→ **SELECTION**:

>> begin

31. The system of claim 30, wherein the first image data format
contains information that can be decoded by the frame synchronizing
signal detector and used to vary the time delay of the time delay
unit.
32. The system of claim 30, wherein the synchronizing device
receives delay information from the signal processing unit.
33. The system of claim 30, wherein the synchronizing device
receives delay information from the data storage and retrieval
device.
34. The system of claim 30, wherein the synchronization signal is
used to synchronize shuttering of the stereoscopic viewing eyewear
to the displayed image frames.
35. The system of claim 30, wherein the synchronization signal is
used to synchronize an electrically switchable electro-optical
polarizer placed in front of a display or a projection lens.
36. The system of claim 30, wherein modification of timing of gray
scale time division modulation patterns used to drive the spatial
light modulator is determined according to a threshold value at
which crosstalk between the left and right image frames is
minimized.
37. The system of claim 30, wherein modification of timing of gray
scale time division modulation patterns used to drive the spatial
light modulator is determined according to a desired amount of
brightness compression desired for pixels above a threshold value
in the displayed image frames.
38. A projection system comprising at least one projector for
projecting alternate left and right eye stereoscopic images for
viewing with stereoscopic viewing eyewear, comprising: an image
data storage and retrieval device capable of outputting an image
data stream in a first image data format; a projector capable of
producing displayed image frames for viewing and having at least
one spatial light modulator for producing the displayed image
frames based at least in part on pixel values associated with the
image data stream; a frame storage unit capable of receiving a
first image data format and storing the image data in the first
image format; a signal processing unit capable of reading out the
first image data format from the frame storage unit in any pattern
and converting the first image data format to a second image data
format, wherein the second image data format is compatible with the
at least one spatial light modulator; a means for selectively
modifying the pixel values supplied to the SLM according to the
threshold value, wherein the threshold value is associated with the
first or second image data format; a means for generating gray
scale patterns according to the pixel values using time division
modulation by driving pixels of the spatial light modulator between
on and off states at sub-frame rates; a means for selectively
modifying timing of the gray scale time division modulation
patterns used to drive the spatial light modulator according to the
threshold value; and a synchronizing device comprising a frame
synchronizing signal detector, a time delay unit, and a
synchronizing signal transmitter, wherein the frame synchronizing
signal detector is capable of generating a synchronization signal
for synchronizing the eyewear with the displayed image frames, the
synchronizing signal transmitter is capable of transmitting the
synchronization signal, and the time delay unit is capable of
causing a time delay for transmission of the synchronizing signal
based at least in part on either or both of the first image format
and the second image data format.

>> end

→ **PROBLEMS AND TASKS**:
**a)** Answer these questions from the patent claims:
(i) According to claim 34, the shuttering of what is synchronized by the synchronization signal?
(ii) According to claim 35, where is the electrically switchable electro-optical polarizer placed?
(iii) Under claim 38, what three components does the synchronizing device comprise?
**b)** Quote the passage of the patent claims starting with "31. The system" and going on through "to the displayed image frames.".
Rely solely on the patent claims for your answers.

→ **RAW DATA**:
>> begin

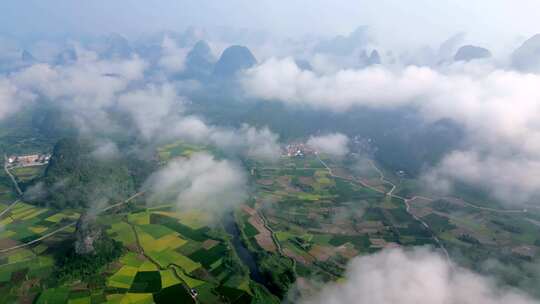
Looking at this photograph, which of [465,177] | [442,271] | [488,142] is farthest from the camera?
[488,142]

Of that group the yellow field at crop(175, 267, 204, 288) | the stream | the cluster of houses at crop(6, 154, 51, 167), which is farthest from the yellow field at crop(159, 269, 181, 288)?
the cluster of houses at crop(6, 154, 51, 167)

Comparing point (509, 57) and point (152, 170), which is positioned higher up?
point (509, 57)


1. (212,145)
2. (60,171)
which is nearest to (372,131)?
(212,145)

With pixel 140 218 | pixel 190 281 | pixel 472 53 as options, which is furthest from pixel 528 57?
pixel 190 281

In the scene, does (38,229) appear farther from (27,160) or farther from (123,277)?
(27,160)

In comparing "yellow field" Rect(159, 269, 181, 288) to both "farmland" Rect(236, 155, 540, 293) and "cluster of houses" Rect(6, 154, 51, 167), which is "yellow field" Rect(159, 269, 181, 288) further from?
"cluster of houses" Rect(6, 154, 51, 167)

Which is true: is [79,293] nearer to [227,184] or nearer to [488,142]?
[227,184]
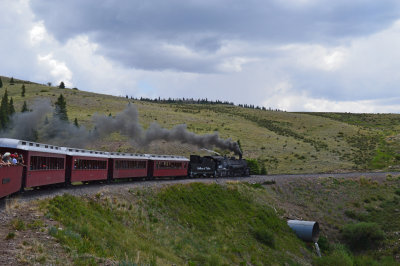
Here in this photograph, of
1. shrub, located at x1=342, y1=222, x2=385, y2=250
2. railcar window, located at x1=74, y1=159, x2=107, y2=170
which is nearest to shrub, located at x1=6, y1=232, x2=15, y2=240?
railcar window, located at x1=74, y1=159, x2=107, y2=170

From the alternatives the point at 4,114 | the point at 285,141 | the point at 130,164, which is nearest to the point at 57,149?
the point at 130,164

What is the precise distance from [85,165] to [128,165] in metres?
6.12

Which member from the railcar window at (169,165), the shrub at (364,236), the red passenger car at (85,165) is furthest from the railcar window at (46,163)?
the shrub at (364,236)

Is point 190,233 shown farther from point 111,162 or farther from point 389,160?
point 389,160

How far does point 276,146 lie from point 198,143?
4060 cm

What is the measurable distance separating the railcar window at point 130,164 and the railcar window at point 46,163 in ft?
24.4

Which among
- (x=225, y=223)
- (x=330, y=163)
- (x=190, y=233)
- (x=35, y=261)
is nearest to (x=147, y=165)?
(x=225, y=223)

>> end

→ **SOLUTIONS BY TASK**:
**a)**
(i) The stereoscopic viewing eyewear, synchronized to the displayed image frames.
(ii) In front of a display or a projection lens.
(iii) A frame synchronizing signal detector, a time delay unit, and a synchronizing signal transmitter.

**b)**
31. The system of claim 30, wherein the first image data format
contains information that can be decoded by the frame synchronizing
signal detector and used to vary the time delay of the time delay
unit.
32. The system of claim 30, wherein the synchronizing device
receives delay information from the signal processing unit.
33. The system of claim 30, wherein the synchronizing device
receives delay information from the data storage and retrieval
device.
34. The system of claim 30, wherein the synchronization signal is
used to synchronize shuttering of the stereoscopic viewing eyewear
to the displayed image frames.